# Required task 1:
Count how many lines of the records contain the string "pink" and reply with that number only.
# Required task 2:
Carry on the blog text about web development from where it stops.

# Document:
## Start

Monday, November 20, 2006

Continuations for Web Development and Leaky Abstractions

In the popular online essay The Law of Leaky Abstractions Joel Sopolsky talks about choosing wrong abstractions for describing programing libraries. Abstractions that hide details influencing in important ways the programs using those libraries. Since those details are hidden the programmer have no control over them and in result has no control over important aspects of the resulting programs.

Calling something continuation passing when in fact you need to save and then retrieve the whole process memory to and from the disc is such a misleading abstraction. Passing and then calling a continuation, in languages that support it, is a primitive operation - something that translates to just a few machine code instructions - something O(1) - saving process memory is not. Until this memory saving is completely eliminated I will call Catalyst::Continuation and Jifty::Continuation a leaky abstraction.

Saturday, October 28, 2006

path and args

There is a drive to convert all the addresses with GET parameters to paths.
http://www.domain.com/book?author=Dostoyevsky
becomes
http://www.domain.com/book/Dostoyevsky.
But what if we add a genre to that search?
http://www.domain.com/book/Dostoyevsky/memoir
or
http://www.domain.com/book/memoir/Dostoyevsky
?
We need to arbitrary decide about the position of the arguments. But what if both of the arguments are optional? Then we need to reserve some string to play the role of 'undef'. We need to add two unnecessary, arbitrary conventions - complicating the code and also the usage.

## End

Stored entries:
## Start

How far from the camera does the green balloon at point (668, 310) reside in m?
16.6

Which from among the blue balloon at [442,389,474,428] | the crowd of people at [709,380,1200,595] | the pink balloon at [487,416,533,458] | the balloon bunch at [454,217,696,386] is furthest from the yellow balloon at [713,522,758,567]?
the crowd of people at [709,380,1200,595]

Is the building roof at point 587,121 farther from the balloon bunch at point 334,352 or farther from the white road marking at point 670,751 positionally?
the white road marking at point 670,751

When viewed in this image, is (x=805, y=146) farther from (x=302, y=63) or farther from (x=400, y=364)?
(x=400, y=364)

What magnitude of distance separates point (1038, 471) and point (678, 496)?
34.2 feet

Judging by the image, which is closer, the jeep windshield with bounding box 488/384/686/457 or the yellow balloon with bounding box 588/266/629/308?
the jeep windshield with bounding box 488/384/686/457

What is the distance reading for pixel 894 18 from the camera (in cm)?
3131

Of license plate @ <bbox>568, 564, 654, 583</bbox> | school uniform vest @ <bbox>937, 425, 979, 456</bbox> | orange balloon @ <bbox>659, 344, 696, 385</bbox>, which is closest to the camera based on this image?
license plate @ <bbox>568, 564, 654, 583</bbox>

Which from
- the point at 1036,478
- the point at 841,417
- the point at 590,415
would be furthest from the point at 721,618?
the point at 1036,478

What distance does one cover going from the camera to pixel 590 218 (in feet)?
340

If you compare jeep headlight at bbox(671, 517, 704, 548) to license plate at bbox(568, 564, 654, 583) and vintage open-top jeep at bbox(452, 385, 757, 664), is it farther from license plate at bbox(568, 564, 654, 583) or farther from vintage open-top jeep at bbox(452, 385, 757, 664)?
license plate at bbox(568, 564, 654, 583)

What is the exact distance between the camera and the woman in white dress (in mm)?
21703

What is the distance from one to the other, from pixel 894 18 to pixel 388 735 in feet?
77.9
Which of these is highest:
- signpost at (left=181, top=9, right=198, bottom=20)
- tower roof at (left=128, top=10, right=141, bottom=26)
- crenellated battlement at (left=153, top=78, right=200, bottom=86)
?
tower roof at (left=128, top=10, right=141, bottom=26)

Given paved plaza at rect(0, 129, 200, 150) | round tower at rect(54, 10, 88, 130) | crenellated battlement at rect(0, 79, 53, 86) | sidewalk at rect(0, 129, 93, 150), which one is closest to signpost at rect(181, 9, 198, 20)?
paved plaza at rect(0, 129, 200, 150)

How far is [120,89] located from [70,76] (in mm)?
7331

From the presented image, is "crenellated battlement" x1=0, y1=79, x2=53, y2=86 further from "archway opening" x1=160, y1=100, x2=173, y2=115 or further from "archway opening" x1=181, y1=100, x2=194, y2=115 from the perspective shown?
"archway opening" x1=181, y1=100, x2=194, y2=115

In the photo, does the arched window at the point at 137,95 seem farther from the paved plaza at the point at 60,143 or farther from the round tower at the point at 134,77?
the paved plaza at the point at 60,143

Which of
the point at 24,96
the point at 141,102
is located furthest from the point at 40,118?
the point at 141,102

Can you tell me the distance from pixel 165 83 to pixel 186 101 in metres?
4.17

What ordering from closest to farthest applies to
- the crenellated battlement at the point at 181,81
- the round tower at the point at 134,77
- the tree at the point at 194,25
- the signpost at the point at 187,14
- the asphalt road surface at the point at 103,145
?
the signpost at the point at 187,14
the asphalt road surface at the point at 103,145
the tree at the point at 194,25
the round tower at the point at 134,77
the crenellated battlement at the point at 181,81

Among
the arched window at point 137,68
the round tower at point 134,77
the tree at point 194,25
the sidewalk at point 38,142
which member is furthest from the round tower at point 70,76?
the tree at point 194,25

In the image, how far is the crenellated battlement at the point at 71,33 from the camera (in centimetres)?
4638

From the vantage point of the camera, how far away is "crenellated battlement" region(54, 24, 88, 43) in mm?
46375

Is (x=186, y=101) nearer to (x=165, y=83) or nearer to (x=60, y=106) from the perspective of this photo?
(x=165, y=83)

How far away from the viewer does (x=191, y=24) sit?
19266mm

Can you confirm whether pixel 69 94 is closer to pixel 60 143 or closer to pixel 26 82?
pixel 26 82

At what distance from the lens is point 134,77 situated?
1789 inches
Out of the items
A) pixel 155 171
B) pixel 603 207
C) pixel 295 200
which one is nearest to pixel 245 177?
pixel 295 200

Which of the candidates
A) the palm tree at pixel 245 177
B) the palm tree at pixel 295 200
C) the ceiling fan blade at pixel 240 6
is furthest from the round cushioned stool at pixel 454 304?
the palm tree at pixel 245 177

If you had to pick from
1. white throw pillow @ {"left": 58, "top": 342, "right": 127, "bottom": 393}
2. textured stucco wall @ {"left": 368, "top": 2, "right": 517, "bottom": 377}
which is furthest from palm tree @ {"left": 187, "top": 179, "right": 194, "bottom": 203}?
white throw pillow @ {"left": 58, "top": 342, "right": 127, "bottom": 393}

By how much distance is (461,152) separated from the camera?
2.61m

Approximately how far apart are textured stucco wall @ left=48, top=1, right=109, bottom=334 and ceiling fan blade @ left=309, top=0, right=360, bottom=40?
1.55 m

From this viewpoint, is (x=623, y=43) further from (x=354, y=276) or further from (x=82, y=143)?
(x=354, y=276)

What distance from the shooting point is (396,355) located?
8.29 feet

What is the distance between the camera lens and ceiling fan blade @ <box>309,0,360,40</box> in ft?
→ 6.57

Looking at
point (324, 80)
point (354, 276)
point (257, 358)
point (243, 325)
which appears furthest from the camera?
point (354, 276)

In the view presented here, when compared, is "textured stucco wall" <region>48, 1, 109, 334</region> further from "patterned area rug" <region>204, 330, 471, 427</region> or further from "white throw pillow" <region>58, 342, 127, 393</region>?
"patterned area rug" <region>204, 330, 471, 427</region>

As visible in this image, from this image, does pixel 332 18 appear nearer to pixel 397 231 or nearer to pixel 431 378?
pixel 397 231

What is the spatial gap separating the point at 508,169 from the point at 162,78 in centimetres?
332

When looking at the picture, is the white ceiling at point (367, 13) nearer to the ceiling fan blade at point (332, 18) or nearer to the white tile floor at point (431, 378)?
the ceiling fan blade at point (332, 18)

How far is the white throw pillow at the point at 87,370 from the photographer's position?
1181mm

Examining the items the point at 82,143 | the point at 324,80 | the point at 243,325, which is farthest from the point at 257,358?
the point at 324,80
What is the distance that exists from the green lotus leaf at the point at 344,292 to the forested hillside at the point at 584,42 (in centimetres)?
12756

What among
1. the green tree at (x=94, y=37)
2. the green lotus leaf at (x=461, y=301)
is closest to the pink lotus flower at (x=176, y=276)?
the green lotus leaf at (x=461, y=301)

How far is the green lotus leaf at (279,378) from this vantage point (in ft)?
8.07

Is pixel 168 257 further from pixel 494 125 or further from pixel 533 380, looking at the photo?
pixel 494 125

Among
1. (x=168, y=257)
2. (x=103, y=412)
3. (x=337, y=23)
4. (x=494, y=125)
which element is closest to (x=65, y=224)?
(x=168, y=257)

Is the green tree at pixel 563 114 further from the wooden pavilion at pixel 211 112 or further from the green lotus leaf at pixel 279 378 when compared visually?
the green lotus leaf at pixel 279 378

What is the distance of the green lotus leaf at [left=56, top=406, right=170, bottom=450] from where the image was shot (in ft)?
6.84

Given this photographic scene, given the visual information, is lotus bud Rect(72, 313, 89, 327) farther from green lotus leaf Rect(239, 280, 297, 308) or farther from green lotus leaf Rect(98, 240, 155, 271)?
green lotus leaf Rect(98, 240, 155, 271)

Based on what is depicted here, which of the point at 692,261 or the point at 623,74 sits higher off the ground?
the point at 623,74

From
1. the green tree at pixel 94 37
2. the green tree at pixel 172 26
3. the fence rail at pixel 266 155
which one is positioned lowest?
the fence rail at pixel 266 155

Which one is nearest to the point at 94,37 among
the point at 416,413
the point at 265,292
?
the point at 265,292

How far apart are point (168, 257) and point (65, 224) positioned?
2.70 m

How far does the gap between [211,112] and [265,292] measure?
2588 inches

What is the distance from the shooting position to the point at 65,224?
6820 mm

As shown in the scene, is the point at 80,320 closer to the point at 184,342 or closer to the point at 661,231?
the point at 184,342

## End

# Answer 1:
2

# Answer 2:
Perhaps we should rather do
http://www.domain.com/book/author/Dostoyevsky/genre/memoir
with the semantic that everything after /book/ is actually the same old key=value pair and that the order of the pairs has no meaning. Does this really buy us something? I don't know - I would rather see:
http://www.domain.com/book?author=Dostoyevsky;genre=memoir and know from the start how to manipulate it, and that I don't need to care about the order of the pairs.

Why on Earth change all named parameters to positional ones?

For Plugger: Catalyst.

Thursday, October 26, 2006

Tags and search and DBIx::Class

Update: Advanced Search in web DBIx::Class based applications (with tags, full text search and searching by location) is a more elaborated version of this article.

Some time ago I had an idea for a bookmarking site - nothing really revolutionary, but with an effective interface. I've decided that it needs to combine search, browsing by tags and other properties, ordering and jumping to pages. I have really thought much how to make it effective - that is letting the user find some web page with least number of operations assuming that she remembers only random bits from it and that the data we display perhaps reminds her about some new info. These interface ideas are material for another post - here I would like to concentrate on implementation of tagging in DBIx::Class.

I had following requirements:
  • tags can be combined together and with other search terms
  • all search should use indices
  • use database paging of results
  • for tag clouds I need a list of tags used by bookmarks matching a search criterium
With only the first three criteria I could use a simple table with tags concatenated in one field and use full text search on it. In fact the first implementation used that technique. This meant tags can be only one word - but that is a reasonable constraint. The searches for a combination of three tags there looked like WHERE ? @@ tags AND ? @@ tags AND ? @@ tags AND THE_OTHER_CRITERIA where the @@ operator is a full text match for PostgreSQL and tags was the name of the aggregated tags column.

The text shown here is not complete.